There’s an episode of Yes, Prime Minister where a state funeral provides an opportunity for negotiations with the French over the Channel. As ever, this particular satire has aged well. Most of the coverage of Pope Francis’ requiem mass has focused on either the ‘spectacle’ or the chance for world leaders to connect. It's tempting to think that the main stage of St Peter's Basilica was actually a sideshow to the fringe events of politicians carving up the world. With all the planning and confections that go into usual geopolitical summits, Vatican City has provided a spectacular impromptu backdrop. 

As an Anglican priest, I have mixed feelings about this. All the photos world leaders have been pushing out seem not a million miles away from the shocking taste of selfies in front of an open casket (any casket, for that matter). On the other hand, when there’s matters of life and death to discuss, there’s no better venue than a funeral. 

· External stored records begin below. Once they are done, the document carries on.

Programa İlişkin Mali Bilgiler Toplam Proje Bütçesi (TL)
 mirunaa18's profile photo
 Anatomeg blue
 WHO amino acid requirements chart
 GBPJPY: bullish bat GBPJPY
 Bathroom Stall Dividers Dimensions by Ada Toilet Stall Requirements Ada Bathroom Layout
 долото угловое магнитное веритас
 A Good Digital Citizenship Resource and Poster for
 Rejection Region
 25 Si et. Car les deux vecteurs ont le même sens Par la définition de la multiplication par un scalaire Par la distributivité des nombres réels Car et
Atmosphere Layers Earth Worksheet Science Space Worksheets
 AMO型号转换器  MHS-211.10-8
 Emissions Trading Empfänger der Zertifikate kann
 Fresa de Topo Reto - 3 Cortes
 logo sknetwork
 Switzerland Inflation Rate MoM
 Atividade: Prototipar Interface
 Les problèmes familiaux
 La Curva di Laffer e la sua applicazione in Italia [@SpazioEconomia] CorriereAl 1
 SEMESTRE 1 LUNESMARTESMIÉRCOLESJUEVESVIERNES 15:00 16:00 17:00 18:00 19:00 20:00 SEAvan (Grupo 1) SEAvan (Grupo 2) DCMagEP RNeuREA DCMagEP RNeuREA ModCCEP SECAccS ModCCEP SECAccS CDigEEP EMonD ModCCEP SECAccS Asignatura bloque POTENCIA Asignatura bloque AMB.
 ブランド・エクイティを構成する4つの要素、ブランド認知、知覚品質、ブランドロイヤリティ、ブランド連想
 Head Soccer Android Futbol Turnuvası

Of course, this presupposes that leaders have the presence of mind to acknowledge the dead body before them (not 'passed away'), rather than simply going through the motions and thinking about the photo op. But the cogs of death cannot be avoided. 

Tim Hamer, writing for the Lowy Institute, says, ‘bitter rivals can acknowledge the rituals of mortality.’ Some of the figures about leaders attending recent funerals are staggering. Pope Francis' funeral was no different. Along with those Francis prioritised - those pushed to the margins - there was also a critical 'mass' of those at the very centre of society. There were 170 delegations, including 50 heads of state, 15 heads of government and 12 reigning monarchs. Emeritus Professor of International Relations at the University of Leicester, Geoff R. Berridge writes that: 

 “Because death is always with us … there is little doubt that the working funeral is now the most important ceremonial occasion in the world diplomatic system”.   

Therefore, the off chance of bilateral diplomacy must be taken to its full advantage. 

It is precisely because, while the bodies are lowered, funerals elevate us out of the everyday, the 24 hour news cycle and the doomscrolling, that they provide us with an opportunity to connect with what really matters. Less than 24 hours before he died, the pope delivered the words on Easter Sunday: 'Christ is risen! These words capture the whole meaning of our existence, for we were not made for death but for life… God created us for life and wants the human family to rise again!' As our multilateral world order falters, the human family just might be able to rise again when the powers-that-be meet at a funeral.  

We will have to wait and see if there is any fruit from the geopolitical meetings that have taken place. We can live in hope. If world leaders learnt any lessons from the enigmatic late pontiff, they would see that he was like Teflon to the political labels people tried to pin on him. You get the impression that he was aiming for something more lasting than soundbites, quick wins and popularity. 

I would also add that funerals are for the living. Once we've brushed aside any theological quibbles over the efficacy of praying for the dead, funerals are there to help us to grieve. They help us to process loss, which is why the 'mortal remains' remain. The ancient declarations, the homily, the breaking of bread and pouring of wine, yes even the theatrics help us to situate our own lives on a world stage where we are both bit parts as well as worthy of the undivided attention of many onlookers.  

In a world where geopolitics threatens to depersonalise and dehumanise countless millions of people, funerals unavoidably collide the universal with the individual. The context of worship and thanksgiving also lifts us out of the orbital pull of the ephemera of nation-states and our own lives to discover the possibility of revolving around Someone far grander and steadfast. Just like conducting diplomacy, there's no better place to consider death than a funeral.